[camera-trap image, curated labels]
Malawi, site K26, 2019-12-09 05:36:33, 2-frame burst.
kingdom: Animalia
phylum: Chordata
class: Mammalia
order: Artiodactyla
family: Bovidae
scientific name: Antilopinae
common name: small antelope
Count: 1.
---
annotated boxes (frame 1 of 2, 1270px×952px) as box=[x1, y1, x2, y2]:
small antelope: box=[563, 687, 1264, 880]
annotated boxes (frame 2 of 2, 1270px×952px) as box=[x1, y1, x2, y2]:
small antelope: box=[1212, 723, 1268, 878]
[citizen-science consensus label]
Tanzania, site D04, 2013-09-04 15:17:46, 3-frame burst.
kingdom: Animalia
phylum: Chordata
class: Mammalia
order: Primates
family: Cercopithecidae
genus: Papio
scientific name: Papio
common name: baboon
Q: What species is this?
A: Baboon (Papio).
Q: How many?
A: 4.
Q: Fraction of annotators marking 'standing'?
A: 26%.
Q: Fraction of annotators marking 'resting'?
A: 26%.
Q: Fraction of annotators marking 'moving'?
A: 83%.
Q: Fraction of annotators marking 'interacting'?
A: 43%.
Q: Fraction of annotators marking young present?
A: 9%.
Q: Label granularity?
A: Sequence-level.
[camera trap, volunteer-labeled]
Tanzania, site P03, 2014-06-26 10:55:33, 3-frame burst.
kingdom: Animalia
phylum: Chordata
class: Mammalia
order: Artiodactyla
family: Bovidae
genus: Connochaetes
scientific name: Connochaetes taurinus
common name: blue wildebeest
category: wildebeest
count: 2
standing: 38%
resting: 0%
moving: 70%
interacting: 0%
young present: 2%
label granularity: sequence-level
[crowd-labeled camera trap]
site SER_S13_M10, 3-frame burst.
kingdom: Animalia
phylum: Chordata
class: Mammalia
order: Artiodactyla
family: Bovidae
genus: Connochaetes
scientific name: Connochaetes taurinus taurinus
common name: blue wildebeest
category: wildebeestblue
- - -
▸ Instructions to follow
From the line containing "Q: What species is this?" down to the line containing "Q: Label granularity?" in the material above, reproduce every line exactly, including the two end lines.

▸ Solved problem
Q: What species is this?
A: Baboon (Papio).
Q: How many?
A: 4.
Q: Fraction of annotators marking 'standing'?
A: 26%.
Q: Fraction of annotators marking 'resting'?
A: 26%.
Q: Fraction of annotators marking 'moving'?
A: 83%.
Q: Fraction of annotators marking 'interacting'?
A: 43%.
Q: Fraction of annotators marking young present?
A: 9%.
Q: Label granularity?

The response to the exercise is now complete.